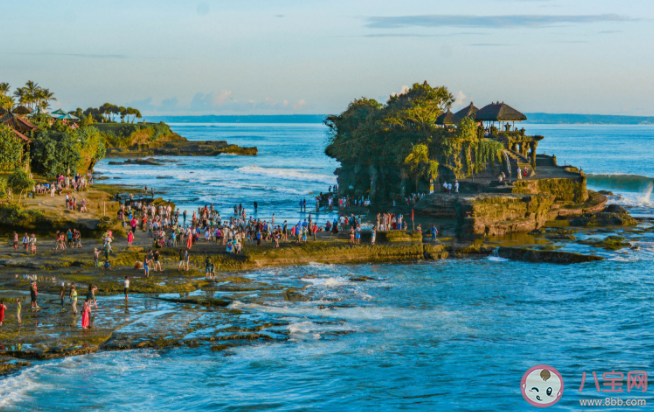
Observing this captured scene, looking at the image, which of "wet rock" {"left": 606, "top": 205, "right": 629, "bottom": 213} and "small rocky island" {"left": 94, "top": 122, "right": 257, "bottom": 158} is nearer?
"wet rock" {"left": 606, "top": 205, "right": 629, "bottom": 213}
---
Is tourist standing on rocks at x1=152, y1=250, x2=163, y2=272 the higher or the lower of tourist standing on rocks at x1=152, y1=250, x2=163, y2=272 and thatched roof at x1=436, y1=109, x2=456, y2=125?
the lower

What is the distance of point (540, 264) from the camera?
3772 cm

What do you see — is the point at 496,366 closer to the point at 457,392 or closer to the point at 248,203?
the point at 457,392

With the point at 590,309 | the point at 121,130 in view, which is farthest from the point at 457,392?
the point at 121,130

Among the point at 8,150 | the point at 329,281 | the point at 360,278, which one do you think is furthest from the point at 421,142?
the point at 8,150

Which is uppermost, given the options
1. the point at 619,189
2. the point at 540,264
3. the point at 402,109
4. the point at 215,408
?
==
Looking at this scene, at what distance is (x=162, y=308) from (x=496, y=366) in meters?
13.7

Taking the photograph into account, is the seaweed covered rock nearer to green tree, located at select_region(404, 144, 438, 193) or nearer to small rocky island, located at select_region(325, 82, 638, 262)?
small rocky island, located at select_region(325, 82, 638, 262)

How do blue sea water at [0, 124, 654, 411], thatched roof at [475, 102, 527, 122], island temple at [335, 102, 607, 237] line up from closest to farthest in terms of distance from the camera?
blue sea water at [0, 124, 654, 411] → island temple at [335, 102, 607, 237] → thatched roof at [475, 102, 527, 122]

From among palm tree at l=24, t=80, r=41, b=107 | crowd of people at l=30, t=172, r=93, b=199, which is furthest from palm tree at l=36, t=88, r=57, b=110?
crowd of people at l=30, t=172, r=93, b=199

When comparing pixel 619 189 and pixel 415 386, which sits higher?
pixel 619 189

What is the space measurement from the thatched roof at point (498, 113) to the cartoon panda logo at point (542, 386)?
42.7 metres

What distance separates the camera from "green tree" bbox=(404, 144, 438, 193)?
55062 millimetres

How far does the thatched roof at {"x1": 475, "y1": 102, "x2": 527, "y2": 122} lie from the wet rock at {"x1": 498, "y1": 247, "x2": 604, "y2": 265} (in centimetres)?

__Aim of the exercise__
Copy the entries above word for word, from the line with "What distance separates" to the line with "55062 millimetres", including both of those lines.

__Result__
What distance separates the camera from "green tree" bbox=(404, 144, 438, 193)?
55062 millimetres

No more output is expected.